▸ Tâches à réaliser
(A) Dites si chacune des affirmations suivantes concorde avec l'extrait source. Répondez par oui ou par non et citez les mots de l'extrait qui tranchent : (i) l'extrait source mentionne la dislocation de quatre empires ; (ii) selon l'extrait source, le nationalisme s'est intensifié en Turquie d'abord au sein de la majorité musulmane ; (iii) Isa Yusuf Alptekin était le fils d'un haut responsable du gouvernement local du Xinjiang.
(B) Relevez tous les pays musulmans turcophones que l'extrait source énumère comme devant être réunifiés.

▸ Extrait source
Au début du 20ème siècle, avec la « Grande guerre », la vague nationaliste qui avait touché l'Europe a entraîné la dislocation des quatre empires multiethniques et autocratiques qui dominaient le continent européen : l'empire allemand, l'empire austro-hongrois, l'empire russe et l'empire ottoman. Le nationalisme va alors s'intensifier en Turquie, d'abord parmi les minorités religieuses, puis au sein de la majorité musulmane.

Peu à peu va naître l'idée que les Turcs ont eux aussi une identité nationale distincte qu'il faut préserver en réunifiant les pays musulmans turcophones : Turquie, Turkménistan, Azerbaïdjan, Ouzbékistan, Kirghizstan, Kazakhstan et Chypre du nord, auxquels il faut ajouter certaines minorités nationales de Russie, de Moldavie et de Chine... voici les Ouïgours du Xinjiang !

 

 

Distribution politique des pays et subdivisions autonomes où une langue turcique a le statut officiel.
Distribution politique des pays et subdivisions autonomes où une langue turcique a le statut officiel.

 

 

L'histoire de Isa Yusuf Alptekin

On revient alors à l'histoire qui nous intéresse : le mouvement nationaliste ouïgour qui, au milieu du 20ème siècle, revendique une filiation panturquiste et panislamique. Le mouvement nationaliste ouïgour a été fondé par un intégriste musulman du nom de Isa Yusuf Alptekin. Né au tournant du 20ème siècle, il était le fils d'un haut responsable du gouvernement local du Xinjiang. Dans sa jeunesse, il a reçu une éducation islamique stricte, car sa famille voulait qu'il devienne un érudit musulman, un mullah.

▸ Données enregistrées

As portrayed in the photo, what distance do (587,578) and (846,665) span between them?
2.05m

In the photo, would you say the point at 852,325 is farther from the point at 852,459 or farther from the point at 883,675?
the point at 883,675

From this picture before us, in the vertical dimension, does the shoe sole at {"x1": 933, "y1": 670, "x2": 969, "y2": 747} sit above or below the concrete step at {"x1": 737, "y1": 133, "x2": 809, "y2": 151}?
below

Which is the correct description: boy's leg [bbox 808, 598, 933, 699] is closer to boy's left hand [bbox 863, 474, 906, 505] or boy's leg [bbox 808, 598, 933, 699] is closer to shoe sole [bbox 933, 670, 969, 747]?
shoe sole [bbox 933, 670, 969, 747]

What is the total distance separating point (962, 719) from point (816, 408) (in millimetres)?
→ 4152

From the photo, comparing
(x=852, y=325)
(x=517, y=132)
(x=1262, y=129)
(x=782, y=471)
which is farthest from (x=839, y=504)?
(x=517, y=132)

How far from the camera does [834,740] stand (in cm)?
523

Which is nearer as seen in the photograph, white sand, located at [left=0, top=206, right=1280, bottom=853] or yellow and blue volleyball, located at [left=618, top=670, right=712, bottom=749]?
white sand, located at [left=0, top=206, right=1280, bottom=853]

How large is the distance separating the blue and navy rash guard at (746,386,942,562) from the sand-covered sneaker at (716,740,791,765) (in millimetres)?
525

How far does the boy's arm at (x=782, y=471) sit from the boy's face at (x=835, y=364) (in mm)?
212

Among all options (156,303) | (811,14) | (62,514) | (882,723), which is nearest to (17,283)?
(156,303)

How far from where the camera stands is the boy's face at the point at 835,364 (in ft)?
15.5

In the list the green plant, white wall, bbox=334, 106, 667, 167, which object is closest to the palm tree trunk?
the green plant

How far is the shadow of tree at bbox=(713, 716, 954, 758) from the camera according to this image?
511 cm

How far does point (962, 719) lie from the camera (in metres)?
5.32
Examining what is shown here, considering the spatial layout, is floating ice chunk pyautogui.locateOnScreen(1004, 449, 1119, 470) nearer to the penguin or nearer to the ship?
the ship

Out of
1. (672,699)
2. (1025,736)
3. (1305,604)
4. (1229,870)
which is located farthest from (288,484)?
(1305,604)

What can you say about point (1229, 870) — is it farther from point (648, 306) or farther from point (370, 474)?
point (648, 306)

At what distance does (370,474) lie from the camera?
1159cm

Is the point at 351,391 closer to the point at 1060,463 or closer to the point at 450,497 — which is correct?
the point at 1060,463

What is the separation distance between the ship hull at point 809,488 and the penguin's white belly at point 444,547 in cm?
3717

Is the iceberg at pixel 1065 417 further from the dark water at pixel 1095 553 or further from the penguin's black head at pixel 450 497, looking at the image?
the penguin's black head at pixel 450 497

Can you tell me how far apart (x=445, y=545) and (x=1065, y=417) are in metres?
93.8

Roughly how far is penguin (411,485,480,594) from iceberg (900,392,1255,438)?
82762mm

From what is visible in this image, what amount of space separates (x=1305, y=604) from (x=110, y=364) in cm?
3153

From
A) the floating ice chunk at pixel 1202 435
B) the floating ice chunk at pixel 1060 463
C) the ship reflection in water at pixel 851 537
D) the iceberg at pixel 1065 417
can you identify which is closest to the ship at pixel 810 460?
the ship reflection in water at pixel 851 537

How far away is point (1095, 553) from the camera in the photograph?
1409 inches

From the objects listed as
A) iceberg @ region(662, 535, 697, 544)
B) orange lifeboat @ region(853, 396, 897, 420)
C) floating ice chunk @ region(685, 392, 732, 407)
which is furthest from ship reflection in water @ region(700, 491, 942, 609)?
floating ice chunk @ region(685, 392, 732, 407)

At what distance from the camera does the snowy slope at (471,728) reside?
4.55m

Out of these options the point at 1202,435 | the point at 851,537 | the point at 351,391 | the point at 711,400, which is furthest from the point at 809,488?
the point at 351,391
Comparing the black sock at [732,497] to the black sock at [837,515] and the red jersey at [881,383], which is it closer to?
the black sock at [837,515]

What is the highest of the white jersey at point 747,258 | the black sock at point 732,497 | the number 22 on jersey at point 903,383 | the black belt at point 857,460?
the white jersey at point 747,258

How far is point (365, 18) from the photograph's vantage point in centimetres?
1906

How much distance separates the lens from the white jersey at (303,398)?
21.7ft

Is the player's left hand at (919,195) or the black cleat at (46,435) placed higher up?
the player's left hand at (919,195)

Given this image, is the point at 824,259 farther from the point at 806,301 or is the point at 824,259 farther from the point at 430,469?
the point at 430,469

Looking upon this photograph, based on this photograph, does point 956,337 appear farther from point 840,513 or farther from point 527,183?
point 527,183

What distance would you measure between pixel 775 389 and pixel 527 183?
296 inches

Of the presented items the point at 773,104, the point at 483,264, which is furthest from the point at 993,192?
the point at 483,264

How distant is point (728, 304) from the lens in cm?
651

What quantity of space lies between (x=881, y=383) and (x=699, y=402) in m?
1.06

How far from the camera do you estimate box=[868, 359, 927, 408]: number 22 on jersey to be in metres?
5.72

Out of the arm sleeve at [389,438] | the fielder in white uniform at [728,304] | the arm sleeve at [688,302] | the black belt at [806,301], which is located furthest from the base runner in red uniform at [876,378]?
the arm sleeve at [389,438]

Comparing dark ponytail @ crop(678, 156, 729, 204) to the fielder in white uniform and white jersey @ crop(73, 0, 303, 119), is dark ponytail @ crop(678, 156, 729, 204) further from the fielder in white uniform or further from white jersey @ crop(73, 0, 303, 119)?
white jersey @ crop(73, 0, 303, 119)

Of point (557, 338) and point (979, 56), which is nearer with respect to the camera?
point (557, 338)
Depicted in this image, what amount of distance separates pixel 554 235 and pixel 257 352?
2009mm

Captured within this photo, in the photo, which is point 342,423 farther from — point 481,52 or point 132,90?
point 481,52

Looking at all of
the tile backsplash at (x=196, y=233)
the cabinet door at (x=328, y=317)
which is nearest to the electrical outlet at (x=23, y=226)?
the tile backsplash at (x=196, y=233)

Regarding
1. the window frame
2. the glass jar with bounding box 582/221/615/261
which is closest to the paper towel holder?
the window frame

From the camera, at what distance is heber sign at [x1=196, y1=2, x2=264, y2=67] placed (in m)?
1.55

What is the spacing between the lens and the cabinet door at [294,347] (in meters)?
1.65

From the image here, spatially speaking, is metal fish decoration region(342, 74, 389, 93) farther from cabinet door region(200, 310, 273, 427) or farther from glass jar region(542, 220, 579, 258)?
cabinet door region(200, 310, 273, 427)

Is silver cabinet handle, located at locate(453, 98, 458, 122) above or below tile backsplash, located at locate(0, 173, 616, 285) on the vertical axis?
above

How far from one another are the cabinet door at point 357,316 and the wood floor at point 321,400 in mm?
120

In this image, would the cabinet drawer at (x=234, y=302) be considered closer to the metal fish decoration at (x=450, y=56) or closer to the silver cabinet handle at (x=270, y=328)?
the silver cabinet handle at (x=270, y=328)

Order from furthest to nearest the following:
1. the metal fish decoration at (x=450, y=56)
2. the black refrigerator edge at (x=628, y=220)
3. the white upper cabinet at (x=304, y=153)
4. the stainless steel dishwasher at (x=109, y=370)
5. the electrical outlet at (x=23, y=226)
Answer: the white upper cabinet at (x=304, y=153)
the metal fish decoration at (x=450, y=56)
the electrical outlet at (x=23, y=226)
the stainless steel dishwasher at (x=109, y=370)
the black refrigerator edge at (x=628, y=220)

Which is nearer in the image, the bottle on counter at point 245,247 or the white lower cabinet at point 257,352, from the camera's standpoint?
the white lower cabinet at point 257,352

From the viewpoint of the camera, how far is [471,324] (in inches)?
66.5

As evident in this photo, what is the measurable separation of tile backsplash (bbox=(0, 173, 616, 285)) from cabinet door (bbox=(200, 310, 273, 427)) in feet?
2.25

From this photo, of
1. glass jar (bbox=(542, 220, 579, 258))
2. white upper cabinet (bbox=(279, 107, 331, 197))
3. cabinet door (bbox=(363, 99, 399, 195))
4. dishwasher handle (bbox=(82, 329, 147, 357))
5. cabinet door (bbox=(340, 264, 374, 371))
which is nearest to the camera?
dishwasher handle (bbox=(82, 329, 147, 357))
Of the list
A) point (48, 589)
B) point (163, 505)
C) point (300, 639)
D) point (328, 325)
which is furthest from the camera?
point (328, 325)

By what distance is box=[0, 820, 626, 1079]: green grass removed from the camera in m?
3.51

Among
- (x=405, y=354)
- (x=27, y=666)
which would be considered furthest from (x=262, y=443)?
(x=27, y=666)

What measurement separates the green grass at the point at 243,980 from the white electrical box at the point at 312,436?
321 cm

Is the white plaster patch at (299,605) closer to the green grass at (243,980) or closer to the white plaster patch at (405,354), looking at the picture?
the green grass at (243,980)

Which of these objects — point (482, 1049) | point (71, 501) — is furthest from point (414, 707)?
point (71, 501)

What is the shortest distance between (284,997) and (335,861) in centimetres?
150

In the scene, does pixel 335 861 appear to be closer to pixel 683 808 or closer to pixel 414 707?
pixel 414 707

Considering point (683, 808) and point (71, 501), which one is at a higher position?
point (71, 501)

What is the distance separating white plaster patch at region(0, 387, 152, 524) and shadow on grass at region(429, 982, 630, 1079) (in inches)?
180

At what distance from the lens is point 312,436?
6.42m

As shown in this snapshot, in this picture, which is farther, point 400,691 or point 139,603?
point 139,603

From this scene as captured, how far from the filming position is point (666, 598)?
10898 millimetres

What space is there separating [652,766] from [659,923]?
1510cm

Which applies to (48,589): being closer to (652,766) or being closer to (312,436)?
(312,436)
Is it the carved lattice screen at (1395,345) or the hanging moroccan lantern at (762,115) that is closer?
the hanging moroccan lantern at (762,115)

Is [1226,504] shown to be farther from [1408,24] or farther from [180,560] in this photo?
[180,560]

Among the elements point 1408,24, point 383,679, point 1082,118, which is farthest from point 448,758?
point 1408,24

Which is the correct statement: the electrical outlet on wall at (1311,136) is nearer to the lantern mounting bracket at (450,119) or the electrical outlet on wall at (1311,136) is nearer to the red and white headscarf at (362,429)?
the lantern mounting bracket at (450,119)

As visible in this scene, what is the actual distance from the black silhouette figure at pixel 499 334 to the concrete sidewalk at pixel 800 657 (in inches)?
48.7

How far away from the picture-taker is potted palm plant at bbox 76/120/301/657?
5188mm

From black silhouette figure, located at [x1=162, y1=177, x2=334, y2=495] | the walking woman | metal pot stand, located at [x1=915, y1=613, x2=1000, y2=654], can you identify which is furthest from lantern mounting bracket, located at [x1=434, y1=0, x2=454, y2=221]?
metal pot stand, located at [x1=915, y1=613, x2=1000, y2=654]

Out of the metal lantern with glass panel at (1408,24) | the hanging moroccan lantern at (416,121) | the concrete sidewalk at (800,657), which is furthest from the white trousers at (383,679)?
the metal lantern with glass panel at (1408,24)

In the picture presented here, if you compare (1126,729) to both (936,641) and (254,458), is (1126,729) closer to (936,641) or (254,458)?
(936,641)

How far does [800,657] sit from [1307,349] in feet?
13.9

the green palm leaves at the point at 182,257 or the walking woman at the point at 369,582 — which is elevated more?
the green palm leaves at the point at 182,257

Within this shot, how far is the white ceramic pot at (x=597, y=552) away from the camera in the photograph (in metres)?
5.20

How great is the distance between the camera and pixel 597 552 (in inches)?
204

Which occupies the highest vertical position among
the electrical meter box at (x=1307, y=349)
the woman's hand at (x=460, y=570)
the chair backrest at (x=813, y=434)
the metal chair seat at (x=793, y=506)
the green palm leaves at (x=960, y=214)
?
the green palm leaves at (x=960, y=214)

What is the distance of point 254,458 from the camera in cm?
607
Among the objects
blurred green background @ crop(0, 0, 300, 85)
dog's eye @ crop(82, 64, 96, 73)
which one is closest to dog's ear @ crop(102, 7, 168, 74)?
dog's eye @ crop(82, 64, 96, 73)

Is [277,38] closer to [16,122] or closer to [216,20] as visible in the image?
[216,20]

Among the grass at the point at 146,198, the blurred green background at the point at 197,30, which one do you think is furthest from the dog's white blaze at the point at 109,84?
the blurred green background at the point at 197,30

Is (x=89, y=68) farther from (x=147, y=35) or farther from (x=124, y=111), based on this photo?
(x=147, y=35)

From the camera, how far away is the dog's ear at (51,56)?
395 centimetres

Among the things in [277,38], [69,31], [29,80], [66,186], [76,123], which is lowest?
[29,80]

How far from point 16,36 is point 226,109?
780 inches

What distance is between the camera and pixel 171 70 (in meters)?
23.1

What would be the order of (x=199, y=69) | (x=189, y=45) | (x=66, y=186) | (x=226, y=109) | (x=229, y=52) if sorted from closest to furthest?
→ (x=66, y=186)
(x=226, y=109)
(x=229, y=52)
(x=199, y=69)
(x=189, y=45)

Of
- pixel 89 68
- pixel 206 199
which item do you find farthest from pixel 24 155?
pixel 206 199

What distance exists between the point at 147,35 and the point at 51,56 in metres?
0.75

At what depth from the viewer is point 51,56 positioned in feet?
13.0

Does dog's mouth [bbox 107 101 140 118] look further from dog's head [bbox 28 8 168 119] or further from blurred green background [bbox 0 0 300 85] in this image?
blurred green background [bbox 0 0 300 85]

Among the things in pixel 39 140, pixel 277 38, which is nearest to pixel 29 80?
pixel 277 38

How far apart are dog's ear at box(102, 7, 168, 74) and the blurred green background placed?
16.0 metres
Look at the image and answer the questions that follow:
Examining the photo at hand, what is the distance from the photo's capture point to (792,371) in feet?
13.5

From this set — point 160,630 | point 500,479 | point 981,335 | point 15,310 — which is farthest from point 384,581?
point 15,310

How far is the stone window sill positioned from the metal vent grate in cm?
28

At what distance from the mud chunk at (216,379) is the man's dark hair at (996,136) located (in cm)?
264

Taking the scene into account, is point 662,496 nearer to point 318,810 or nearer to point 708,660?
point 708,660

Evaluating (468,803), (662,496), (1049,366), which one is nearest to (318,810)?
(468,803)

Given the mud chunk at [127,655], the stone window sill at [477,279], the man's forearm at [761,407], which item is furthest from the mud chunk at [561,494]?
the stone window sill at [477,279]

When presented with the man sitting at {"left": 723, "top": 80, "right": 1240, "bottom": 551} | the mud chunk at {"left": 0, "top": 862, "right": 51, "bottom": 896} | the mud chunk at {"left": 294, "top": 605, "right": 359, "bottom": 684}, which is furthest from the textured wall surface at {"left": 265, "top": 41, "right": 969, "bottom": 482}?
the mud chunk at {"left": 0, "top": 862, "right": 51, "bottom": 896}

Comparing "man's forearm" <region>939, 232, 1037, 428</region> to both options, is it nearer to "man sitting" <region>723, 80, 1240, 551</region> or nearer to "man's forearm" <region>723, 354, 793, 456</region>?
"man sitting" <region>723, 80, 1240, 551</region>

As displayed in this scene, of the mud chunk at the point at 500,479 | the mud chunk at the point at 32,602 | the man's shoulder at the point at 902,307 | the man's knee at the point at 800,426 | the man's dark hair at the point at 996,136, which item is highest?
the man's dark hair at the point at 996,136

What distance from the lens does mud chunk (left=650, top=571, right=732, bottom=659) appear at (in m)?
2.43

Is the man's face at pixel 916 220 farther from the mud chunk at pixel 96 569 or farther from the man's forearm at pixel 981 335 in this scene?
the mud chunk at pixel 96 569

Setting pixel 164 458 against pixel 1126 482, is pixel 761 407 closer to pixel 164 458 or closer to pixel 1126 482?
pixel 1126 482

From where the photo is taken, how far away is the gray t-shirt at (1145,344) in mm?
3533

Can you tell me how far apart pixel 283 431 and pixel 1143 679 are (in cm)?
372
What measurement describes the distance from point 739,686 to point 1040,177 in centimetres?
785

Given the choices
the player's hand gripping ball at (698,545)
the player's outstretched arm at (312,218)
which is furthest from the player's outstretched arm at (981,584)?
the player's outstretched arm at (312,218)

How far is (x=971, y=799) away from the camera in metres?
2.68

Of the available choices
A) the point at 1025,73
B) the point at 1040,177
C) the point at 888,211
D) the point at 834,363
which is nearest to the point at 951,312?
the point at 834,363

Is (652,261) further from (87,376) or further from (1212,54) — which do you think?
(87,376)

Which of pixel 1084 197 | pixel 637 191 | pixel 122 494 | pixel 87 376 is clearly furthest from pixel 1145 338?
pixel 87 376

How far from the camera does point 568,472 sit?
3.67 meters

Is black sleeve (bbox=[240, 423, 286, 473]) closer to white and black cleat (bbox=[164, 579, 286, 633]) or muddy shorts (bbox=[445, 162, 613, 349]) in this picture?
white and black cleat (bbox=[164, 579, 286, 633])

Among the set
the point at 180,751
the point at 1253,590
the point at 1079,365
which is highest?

▸ Réponses par tâche
(A)
(i) Oui : « la dislocation des quatre empires multiethniques et autocratiques qui dominaient le continent européen ».
(ii) Non : « d'abord parmi les minorités religieuses, puis au sein de la majorité musulmane ».
(iii) Oui : « il était le fils d'un haut responsable du gouvernement local du Xinjiang ».

(B) Turquie, Turkménistan, Azerbaïdjan, Ouzbékistan, Kirghizstan, Kazakhstan, Chypre du nord